Акулов, завершая речи, говорит:
– Вы у нас – а мы у вас соседи. Но жизнь у вас и у нас одна. Жизнь едина.
Все смолкли.
– Вот за эту жизнь и давайте!.. – Акулов поднимает стопку к небесам. (И опять воинственно скосил глазом на пришлых графоманов, спорящих о разнице между флагом и брюками.)
Стопки и стаканы взлетели кверху:
– За мир! За мир! – кричат разноголосым хором и общажники, и кавказцы.
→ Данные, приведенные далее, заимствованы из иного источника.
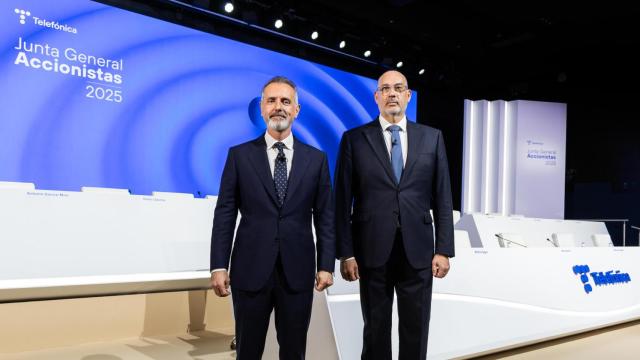 Marc Murtra y Emilio Gayo, presidente y consejero delegado de Telefónica, en la junta general de accionistas de 2025.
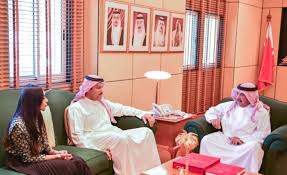 ووفقا لصحيفة سبق، صدر عن الديوان الملكي اليوم البيان التالي. ÙˆØ²ÙŠØ± Ø§Ù„Ø¯ÙŠÙˆØ§Ù† Ø§Ù„Ù…Ù„ÙƒÙŠ ÙŠØªØ³Ù„ Ù… Ø±Ø³Ø§Ø¦Ù„ Ø£ÙƒØ§Ø¯ÙŠÙ…ÙŠØ© Ù…Ù† Ù…ÙˆØ¸ÙÙŠ Ø§Ù„Ø¯ÙŠÙˆØ§Ù† ØµØ­ÙŠÙØ© Ø§Ù„ÙˆØ·Ù†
Михаил, Вик Викыч и я пили-ели с большой охотой – еда по нынешним временам хороша, тетелинская вдова (теперь уже как бы дважды вдова) расстаралась! Тарелочки с мясом. Холодец. Салаты. Она была в черном. Время от времени она сообщала всему столу о том, как люди на этажах ее в ее горе понимают. Отзывчивые сердцем и чуткие, и ведь каждый нашел свое доброе слово! О том, как трогательно ее встретили на пятом (Тетелин стерег там квартиру и едва не сжег) и на восьмом этаже – и говорили ей, заплаканной, какой удар эта смерть, какая утрата для нас всех. «Осиротели мы...» – так они ей говорили.